> **Exercise**: Transcribe, word for word, the entire passage below about Mayor Keller's hiring decisions.

> **Reading passage**:
# # # #

A. Keller created an Assistant Mayor position and hired Obama Administration Political Strategist Gary Lee at $75,000. Lee only reported to Keller and within months quite the job for undisclosed reasons.

B. Keller appointed his longtime political consultant and campaign manager Alan Packman at $75,000 to work at 311. Packman only reports to Keller and is now paid $82,000 and has absolutely no call center experience.

C. Keller hired former New Jersey State Trooper Leonard Nerbetski as the “Real Time Crime Center Director”. Nerbetski was hired even though he has a history of excessive use of force that resulted in hundreds of thousands paid in settlements. Albuquerque is under a DOJ consent decree for APD’s excessive use of force and deadly force calling into question if the new hire could be committed to constitutional policing practices.



What differentiates the whistle blower lawsuit from the norm is the allegation that Mayor Keller wanted to give preferential treatment to “millennial” job applicants. Keller was elected at the age of 40 and is now 43 and considers himself a millennial. He does not realize he is now middle age, but at times does not act it.

Back in October, 2017 Tim Keller said he wanted to attract and hire people within his own age group, which is understandable and can be appreciated, provided you can find qualified people. Mayor Keller was elected with huge support of the progressive wing of the Democrat Party, which has a likely majority of people in the 55+ age group.

# # # #

> **Information supplied**:
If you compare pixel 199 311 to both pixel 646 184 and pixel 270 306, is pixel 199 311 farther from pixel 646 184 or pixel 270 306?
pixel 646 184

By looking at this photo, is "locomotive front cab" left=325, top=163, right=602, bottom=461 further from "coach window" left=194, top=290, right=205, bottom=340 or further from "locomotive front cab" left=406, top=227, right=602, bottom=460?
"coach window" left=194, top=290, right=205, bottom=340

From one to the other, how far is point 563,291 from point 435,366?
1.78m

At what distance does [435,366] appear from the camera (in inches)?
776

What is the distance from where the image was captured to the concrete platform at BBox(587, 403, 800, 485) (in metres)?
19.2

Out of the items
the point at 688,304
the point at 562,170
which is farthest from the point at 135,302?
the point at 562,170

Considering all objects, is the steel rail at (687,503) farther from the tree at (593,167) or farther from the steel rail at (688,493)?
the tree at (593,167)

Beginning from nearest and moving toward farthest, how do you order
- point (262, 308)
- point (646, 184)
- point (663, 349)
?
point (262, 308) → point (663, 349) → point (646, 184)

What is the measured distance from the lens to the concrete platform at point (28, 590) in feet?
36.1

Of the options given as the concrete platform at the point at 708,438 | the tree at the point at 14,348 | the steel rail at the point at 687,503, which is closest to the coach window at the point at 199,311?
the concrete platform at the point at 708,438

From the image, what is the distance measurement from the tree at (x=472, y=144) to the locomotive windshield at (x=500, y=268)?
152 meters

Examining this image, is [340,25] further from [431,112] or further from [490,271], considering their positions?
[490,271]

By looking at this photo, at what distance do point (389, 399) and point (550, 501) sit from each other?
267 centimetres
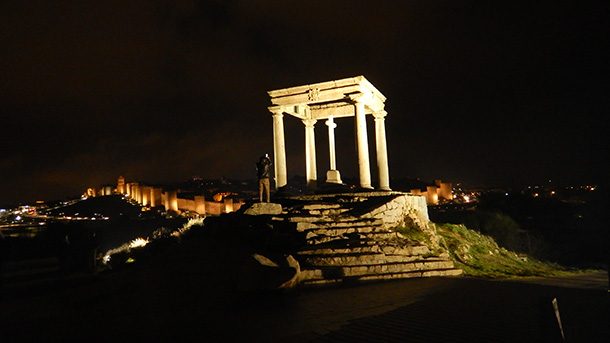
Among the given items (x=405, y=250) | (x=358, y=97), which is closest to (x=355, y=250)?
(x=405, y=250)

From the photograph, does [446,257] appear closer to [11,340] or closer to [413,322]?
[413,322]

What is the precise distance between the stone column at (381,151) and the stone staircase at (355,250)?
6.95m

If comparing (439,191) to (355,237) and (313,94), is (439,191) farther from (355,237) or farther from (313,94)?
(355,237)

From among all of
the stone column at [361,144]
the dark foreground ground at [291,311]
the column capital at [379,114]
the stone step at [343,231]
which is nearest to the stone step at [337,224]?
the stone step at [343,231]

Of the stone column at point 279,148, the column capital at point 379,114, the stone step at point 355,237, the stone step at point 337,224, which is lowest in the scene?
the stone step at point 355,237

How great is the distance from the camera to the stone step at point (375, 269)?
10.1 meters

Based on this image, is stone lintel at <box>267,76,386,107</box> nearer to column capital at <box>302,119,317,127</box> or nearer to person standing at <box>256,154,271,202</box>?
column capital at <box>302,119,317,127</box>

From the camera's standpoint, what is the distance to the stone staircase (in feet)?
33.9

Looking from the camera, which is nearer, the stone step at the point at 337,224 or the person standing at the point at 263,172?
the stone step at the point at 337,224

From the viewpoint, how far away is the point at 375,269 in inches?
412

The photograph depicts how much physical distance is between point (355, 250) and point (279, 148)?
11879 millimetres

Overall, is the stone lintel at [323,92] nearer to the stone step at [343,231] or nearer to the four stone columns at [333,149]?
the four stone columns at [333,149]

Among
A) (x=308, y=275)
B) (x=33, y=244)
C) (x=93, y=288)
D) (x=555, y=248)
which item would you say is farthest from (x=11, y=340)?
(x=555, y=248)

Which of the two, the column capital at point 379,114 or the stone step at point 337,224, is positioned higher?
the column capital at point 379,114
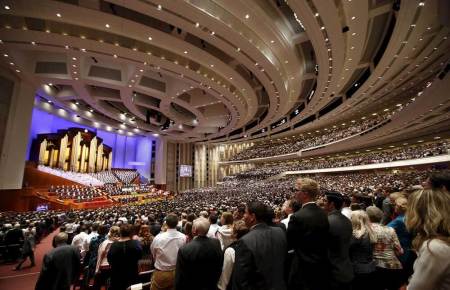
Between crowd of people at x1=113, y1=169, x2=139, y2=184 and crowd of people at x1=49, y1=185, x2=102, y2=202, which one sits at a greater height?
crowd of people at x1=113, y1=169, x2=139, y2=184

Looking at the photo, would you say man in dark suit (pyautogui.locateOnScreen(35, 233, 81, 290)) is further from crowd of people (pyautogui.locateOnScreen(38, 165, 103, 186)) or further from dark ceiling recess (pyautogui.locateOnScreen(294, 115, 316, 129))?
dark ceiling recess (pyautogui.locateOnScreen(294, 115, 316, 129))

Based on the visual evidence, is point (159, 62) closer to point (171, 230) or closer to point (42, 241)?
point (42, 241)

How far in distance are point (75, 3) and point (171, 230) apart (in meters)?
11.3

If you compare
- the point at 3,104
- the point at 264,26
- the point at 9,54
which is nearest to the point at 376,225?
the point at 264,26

# # # #

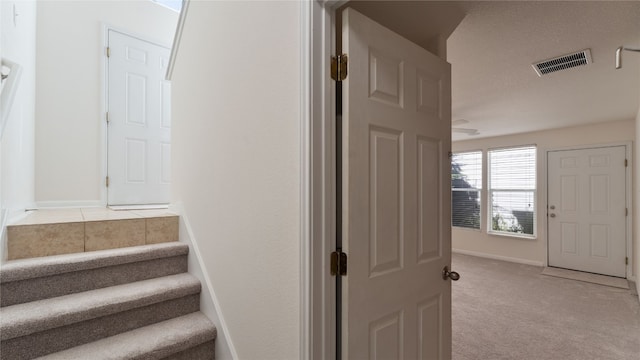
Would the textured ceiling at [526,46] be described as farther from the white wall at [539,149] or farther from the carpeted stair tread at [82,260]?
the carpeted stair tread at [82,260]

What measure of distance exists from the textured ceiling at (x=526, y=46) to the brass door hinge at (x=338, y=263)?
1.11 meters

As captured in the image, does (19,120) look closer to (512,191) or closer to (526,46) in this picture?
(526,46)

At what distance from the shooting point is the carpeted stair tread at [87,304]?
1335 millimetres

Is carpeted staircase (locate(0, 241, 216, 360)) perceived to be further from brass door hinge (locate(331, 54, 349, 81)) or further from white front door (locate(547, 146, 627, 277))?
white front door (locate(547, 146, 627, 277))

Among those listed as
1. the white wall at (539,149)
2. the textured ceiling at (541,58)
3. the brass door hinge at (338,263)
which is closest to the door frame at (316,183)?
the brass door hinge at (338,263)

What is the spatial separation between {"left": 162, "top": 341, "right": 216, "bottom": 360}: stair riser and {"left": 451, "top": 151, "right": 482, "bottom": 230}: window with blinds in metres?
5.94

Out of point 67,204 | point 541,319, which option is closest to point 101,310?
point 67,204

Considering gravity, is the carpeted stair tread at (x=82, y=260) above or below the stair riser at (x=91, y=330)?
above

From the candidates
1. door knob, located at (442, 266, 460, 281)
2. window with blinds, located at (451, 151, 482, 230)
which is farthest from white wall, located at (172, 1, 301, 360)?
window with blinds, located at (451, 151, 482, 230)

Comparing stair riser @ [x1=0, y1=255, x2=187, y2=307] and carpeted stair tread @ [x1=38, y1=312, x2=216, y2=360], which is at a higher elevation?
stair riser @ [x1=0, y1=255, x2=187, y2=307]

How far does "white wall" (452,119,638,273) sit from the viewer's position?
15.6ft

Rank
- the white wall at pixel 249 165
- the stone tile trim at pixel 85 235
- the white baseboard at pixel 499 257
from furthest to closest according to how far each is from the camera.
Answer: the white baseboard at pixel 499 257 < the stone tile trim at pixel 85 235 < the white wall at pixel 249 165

# # # #

> **Answer**:
A. Keller created an Assistant Mayor position and hired Obama Administration Political Strategist Gary Lee at $75,000. Lee only reported to Keller and within months quite the job for undisclosed reasons.

B. Keller appointed his longtime political consultant and campaign manager Alan Packman at $75,000 to work at 311. Packman only reports to Keller and is now paid $82,000 and has absolutely no call center experience.

C. Keller hired former New Jersey State Trooper Leonard Nerbetski as the “Real Time Crime Center Director”. Nerbetski was hired even though he has a history of excessive use of force that resulted in hundreds of thousands paid in settlements. Albuquerque is under a DOJ consent decree for APD’s excessive use of force and deadly force calling into question if the new hire could be committed to constitutional policing practices.



What differentiates the whistle blower lawsuit from the norm is the allegation that Mayor Keller wanted to give preferential treatment to “millennial” job applicants. Keller was elected at the age of 40 and is now 43 and considers himself a millennial. He does not realize he is now middle age, but at times does not act it.

Back in October, 2017 Tim Keller said he wanted to attract and hire people within his own age group, which is understandable and can be appreciated, provided you can find qualified people. Mayor Keller was elected with huge support of the progressive wing of the Democrat Party, which has a likely majority of people in the 55+ age group.